#### [Goal]
Please extract each line in the material below that contains the word "bush", copying every such line in full.

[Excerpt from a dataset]
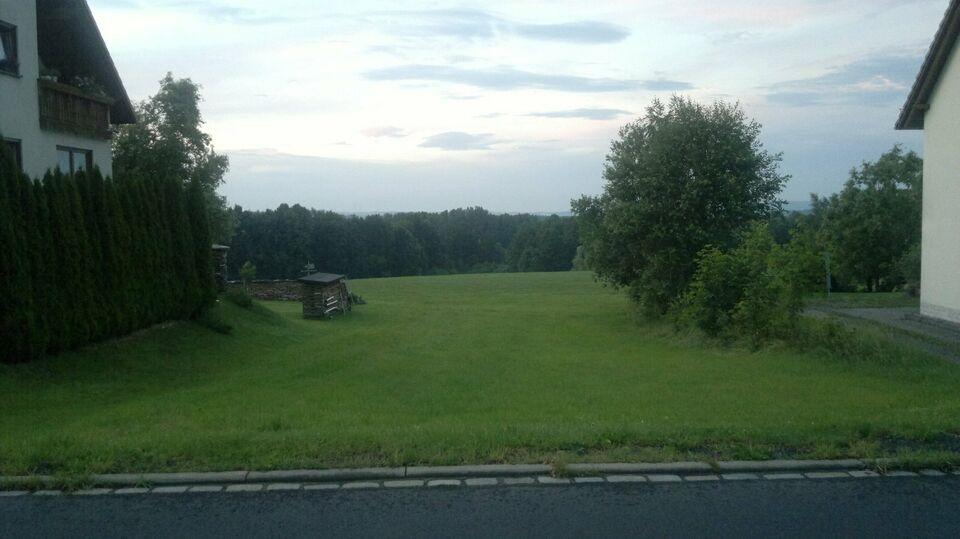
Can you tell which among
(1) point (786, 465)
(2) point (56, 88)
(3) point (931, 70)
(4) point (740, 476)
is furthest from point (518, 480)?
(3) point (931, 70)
---
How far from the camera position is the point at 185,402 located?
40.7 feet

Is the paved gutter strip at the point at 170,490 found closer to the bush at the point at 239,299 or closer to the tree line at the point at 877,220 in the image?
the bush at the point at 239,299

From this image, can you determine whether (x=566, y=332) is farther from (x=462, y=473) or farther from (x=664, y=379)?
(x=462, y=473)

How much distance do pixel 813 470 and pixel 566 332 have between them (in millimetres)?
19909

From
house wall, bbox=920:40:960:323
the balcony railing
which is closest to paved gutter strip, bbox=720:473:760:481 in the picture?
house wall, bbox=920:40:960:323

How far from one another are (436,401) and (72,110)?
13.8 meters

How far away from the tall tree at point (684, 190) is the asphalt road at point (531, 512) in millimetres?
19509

#### [Worked solution]
Is the paved gutter strip at the point at 170,490 found closer to the bush at the point at 239,299 or closer to the tree line at the point at 877,220 in the image?
the bush at the point at 239,299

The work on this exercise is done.